*WHAT YOU WILL DO*: Rewrite the items below, changing every "farthest" to "most distant" and keeping all other text the same.

*DATASET EXTRACT*:
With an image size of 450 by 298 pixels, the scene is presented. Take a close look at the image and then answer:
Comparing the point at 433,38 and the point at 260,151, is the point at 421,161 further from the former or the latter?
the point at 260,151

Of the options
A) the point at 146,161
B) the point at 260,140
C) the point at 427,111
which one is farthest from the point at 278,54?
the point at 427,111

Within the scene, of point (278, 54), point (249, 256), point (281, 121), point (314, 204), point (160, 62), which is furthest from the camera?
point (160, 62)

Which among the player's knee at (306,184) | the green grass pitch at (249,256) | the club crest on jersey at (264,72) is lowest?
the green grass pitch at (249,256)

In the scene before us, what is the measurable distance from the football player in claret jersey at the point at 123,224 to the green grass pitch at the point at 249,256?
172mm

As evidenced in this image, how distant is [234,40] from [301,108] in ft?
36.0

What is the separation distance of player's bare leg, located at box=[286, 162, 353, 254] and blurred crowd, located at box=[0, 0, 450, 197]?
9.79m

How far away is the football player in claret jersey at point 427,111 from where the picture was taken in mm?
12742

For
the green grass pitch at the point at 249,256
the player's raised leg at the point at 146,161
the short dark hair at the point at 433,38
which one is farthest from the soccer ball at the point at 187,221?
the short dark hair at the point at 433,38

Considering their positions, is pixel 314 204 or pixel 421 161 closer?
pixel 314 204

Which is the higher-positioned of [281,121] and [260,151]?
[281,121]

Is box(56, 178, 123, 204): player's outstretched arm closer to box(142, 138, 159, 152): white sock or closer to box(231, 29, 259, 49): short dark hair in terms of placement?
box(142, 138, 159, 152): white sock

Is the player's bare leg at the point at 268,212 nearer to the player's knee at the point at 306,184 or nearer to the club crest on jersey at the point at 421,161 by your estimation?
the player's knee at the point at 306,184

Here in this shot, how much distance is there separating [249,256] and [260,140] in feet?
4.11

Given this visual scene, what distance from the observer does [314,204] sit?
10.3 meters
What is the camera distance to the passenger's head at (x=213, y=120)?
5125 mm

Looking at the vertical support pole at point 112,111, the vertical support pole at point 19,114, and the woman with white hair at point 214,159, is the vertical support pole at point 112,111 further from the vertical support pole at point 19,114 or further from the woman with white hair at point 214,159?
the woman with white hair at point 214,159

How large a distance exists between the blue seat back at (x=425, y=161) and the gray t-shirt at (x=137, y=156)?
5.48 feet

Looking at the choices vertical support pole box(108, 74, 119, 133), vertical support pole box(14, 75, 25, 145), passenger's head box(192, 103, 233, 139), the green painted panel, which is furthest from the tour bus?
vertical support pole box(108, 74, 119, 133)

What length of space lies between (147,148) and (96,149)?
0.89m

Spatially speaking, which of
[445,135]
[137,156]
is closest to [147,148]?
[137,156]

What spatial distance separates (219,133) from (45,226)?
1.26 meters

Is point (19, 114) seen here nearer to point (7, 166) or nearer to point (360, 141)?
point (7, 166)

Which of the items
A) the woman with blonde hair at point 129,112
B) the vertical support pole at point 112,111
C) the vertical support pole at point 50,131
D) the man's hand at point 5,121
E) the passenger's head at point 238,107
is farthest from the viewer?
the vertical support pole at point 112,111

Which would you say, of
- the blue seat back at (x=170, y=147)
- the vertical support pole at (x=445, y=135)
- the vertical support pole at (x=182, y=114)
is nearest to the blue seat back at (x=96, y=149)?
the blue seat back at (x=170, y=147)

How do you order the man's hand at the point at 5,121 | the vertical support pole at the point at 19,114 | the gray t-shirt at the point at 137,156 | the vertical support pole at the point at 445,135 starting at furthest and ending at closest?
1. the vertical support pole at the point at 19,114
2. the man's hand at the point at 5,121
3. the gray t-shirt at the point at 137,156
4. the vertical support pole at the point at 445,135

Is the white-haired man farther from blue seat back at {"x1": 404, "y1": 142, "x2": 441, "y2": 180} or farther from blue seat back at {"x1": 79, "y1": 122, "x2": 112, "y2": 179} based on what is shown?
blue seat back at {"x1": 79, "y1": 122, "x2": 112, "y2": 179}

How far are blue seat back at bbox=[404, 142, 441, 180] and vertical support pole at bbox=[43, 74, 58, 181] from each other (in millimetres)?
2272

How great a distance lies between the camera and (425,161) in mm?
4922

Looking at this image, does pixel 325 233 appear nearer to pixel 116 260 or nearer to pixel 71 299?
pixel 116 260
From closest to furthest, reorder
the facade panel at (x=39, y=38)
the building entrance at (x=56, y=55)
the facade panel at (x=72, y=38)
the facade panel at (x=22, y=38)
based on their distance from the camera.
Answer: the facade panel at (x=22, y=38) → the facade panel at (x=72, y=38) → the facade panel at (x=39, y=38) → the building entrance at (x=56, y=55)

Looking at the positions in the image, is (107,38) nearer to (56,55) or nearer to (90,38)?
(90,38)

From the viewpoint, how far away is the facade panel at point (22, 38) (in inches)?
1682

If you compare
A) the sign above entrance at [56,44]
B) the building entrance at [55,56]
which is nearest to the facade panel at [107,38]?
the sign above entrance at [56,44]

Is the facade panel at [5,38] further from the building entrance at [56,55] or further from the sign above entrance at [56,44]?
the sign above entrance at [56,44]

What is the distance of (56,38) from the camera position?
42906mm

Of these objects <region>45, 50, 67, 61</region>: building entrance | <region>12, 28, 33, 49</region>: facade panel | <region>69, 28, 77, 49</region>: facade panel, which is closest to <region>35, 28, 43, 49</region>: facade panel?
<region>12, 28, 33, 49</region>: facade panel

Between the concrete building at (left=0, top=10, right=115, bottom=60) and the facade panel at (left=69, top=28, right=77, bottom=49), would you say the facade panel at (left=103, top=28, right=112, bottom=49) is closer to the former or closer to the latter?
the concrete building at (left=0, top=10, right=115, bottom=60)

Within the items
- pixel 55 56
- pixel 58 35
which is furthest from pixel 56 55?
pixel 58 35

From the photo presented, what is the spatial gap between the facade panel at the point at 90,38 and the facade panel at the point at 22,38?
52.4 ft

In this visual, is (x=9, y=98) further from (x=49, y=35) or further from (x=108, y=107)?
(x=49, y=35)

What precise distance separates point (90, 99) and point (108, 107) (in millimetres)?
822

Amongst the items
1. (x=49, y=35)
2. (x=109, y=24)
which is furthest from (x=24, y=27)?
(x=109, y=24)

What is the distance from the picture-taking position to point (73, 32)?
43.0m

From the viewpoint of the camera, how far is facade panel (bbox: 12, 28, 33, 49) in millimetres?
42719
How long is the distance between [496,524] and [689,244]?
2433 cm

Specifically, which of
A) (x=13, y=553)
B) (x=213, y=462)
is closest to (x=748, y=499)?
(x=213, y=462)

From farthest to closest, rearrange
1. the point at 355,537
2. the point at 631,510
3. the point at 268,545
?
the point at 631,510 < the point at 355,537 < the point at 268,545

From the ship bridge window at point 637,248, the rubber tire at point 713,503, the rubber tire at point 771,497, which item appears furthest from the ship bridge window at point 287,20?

*WRITTEN SOLUTION*:
With an image size of 450 by 298 pixels, the scene is presented. Take a close look at the image and then answer:
Comparing the point at 433,38 and the point at 260,151, is the point at 421,161 further from the former or the latter?
the point at 260,151

Of the options
A) the point at 146,161
B) the point at 260,140
C) the point at 427,111
which one is most distant from the point at 278,54?
the point at 427,111

Within the scene, of point (278, 54), point (249, 256), point (281, 121), point (314, 204), point (160, 62), which is furthest from the camera?
point (160, 62)

Which among the player's knee at (306,184) | the green grass pitch at (249,256) | the club crest on jersey at (264,72) is lowest?
the green grass pitch at (249,256)

In the scene before us, what is the measurable distance from the football player in claret jersey at the point at 123,224 to the green grass pitch at the point at 249,256?
172mm

As evidenced in this image, how distant is [234,40] from [301,108] in ft?
36.0

What is the separation distance of player's bare leg, located at box=[286, 162, 353, 254] and blurred crowd, located at box=[0, 0, 450, 197]?
9.79m

How far away is the football player in claret jersey at point 427,111 from where the picture was taken in mm?
12742

For
the green grass pitch at the point at 249,256
the player's raised leg at the point at 146,161
the short dark hair at the point at 433,38
which one is most distant from the soccer ball at the point at 187,221?
the short dark hair at the point at 433,38

Considering their positions, is pixel 314 204 or pixel 421 161 closer?
pixel 314 204

Which is the higher-positioned of [281,121] and [260,151]?
[281,121]

Is box(56, 178, 123, 204): player's outstretched arm closer to box(142, 138, 159, 152): white sock or closer to box(231, 29, 259, 49): short dark hair in terms of placement?
box(142, 138, 159, 152): white sock

Is the player's bare leg at the point at 268,212 nearer to the player's knee at the point at 306,184 or nearer to the club crest on jersey at the point at 421,161 by your estimation?
the player's knee at the point at 306,184

Here in this shot, how much distance is there separating [249,256] and [260,140] in feet?
4.11

Given this visual scene, what distance from the observer does [314,204] sit?
10.3 meters
What is the camera distance to the passenger's head at (x=213, y=120)?
5125 mm

Looking at the vertical support pole at point 112,111, the vertical support pole at point 19,114, and the woman with white hair at point 214,159, is the vertical support pole at point 112,111 further from the vertical support pole at point 19,114 or further from the woman with white hair at point 214,159?
the woman with white hair at point 214,159

How large a distance exists between the blue seat back at (x=425, y=161) and the gray t-shirt at (x=137, y=156)?
5.48 feet

Looking at the choices vertical support pole box(108, 74, 119, 133), vertical support pole box(14, 75, 25, 145), passenger's head box(192, 103, 233, 139), the green painted panel, which is furthest from the tour bus?
vertical support pole box(108, 74, 119, 133)

What length of space lies between (147,148) and (96,149)?
0.89m

Spatially speaking, which of
[445,135]
[137,156]
is closest to [147,148]?
[137,156]

What spatial distance separates (219,133) from (45,226)?
1.26 meters

Is point (19, 114) seen here nearer to point (7, 166) or nearer to point (360, 141)?
point (7, 166)

Which of the items
A) the woman with blonde hair at point 129,112
B) the vertical support pole at point 112,111
C) the vertical support pole at point 50,131
D) the man's hand at point 5,121
E) the passenger's head at point 238,107
is most distant from the viewer?
the vertical support pole at point 112,111

Which would you say, of
- the blue seat back at (x=170, y=147)
- the vertical support pole at (x=445, y=135)
- the vertical support pole at (x=182, y=114)
is nearest to the blue seat back at (x=96, y=149)?
the blue seat back at (x=170, y=147)

How do you order the man's hand at the point at 5,121 | the vertical support pole at the point at 19,114 | the gray t-shirt at the point at 137,156 | the vertical support pole at the point at 445,135 starting at furthest and ending at closest?
1. the vertical support pole at the point at 19,114
2. the man's hand at the point at 5,121
3. the gray t-shirt at the point at 137,156
4. the vertical support pole at the point at 445,135

Is the white-haired man farther from blue seat back at {"x1": 404, "y1": 142, "x2": 441, "y2": 180} or farther from blue seat back at {"x1": 79, "y1": 122, "x2": 112, "y2": 179} based on what is shown?
blue seat back at {"x1": 79, "y1": 122, "x2": 112, "y2": 179}

How far are blue seat back at bbox=[404, 142, 441, 180] and vertical support pole at bbox=[43, 74, 58, 181] from each other (in millimetres)?
2272

How great a distance lies between the camera and (425,161) in mm?
4922

Looking at this image, does pixel 325 233 appear nearer to pixel 116 260 or nearer to pixel 71 299?
pixel 116 260
From closest to furthest, reorder
the facade panel at (x=39, y=38)
the building entrance at (x=56, y=55)
the facade panel at (x=72, y=38)
the facade panel at (x=22, y=38)
based on their distance from the camera.
Answer: the facade panel at (x=22, y=38) → the facade panel at (x=72, y=38) → the facade panel at (x=39, y=38) → the building entrance at (x=56, y=55)

Looking at the positions in the image, is (107,38) nearer to (56,55) or nearer to (90,38)?
(90,38)

From the viewpoint, how far away is the facade panel at point (22, 38) (in inches)?
1682

If you compare
A) the sign above entrance at [56,44]
B) the building entrance at [55,56]
which is nearest to the facade panel at [107,38]?
the sign above entrance at [56,44]

Is the facade panel at [5,38] further from the building entrance at [56,55] or further from the sign above entrance at [56,44]?
the sign above entrance at [56,44]

What is the distance of (56,38) from the camera position?
42906mm

Of these objects <region>45, 50, 67, 61</region>: building entrance | <region>12, 28, 33, 49</region>: facade panel | <region>69, 28, 77, 49</region>: facade panel, which is closest to <region>35, 28, 43, 49</region>: facade panel?
<region>12, 28, 33, 49</region>: facade panel

Between the concrete building at (left=0, top=10, right=115, bottom=60) and the facade panel at (left=69, top=28, right=77, bottom=49), would you say the facade panel at (left=103, top=28, right=112, bottom=49) is closer to the former or closer to the latter?
the concrete building at (left=0, top=10, right=115, bottom=60)

Within the items
- pixel 55 56
- pixel 58 35
which is furthest from pixel 56 55?
pixel 58 35

From the photo presented, what is the spatial gap between the facade panel at the point at 90,38 and the facade panel at the point at 22,38?
52.4 ft

In this visual, is (x=9, y=98) further from (x=49, y=35) or further from (x=108, y=107)?
(x=49, y=35)

What precise distance separates point (90, 99) and point (108, 107) (in millimetres)?
822

Amongst the items
1. (x=49, y=35)
2. (x=109, y=24)
which is furthest from (x=24, y=27)?
(x=109, y=24)

What is the distance from the picture-taking position to point (73, 32)?
43.0m

From the viewpoint of the camera, how far is facade panel (bbox: 12, 28, 33, 49) in millimetres?
42719
How long is the distance between [496,524] and [689,244]?
2433 cm

Specifically, which of
A) (x=13, y=553)
B) (x=213, y=462)
is closest to (x=748, y=499)?
(x=213, y=462)

From most distant to closest, rearrange
1. the point at 355,537
2. the point at 631,510
3. the point at 268,545
?
the point at 631,510 < the point at 355,537 < the point at 268,545

From the ship bridge window at point 637,248, the rubber tire at point 713,503, the rubber tire at point 771,497, which item appears furthest from the ship bridge window at point 287,20?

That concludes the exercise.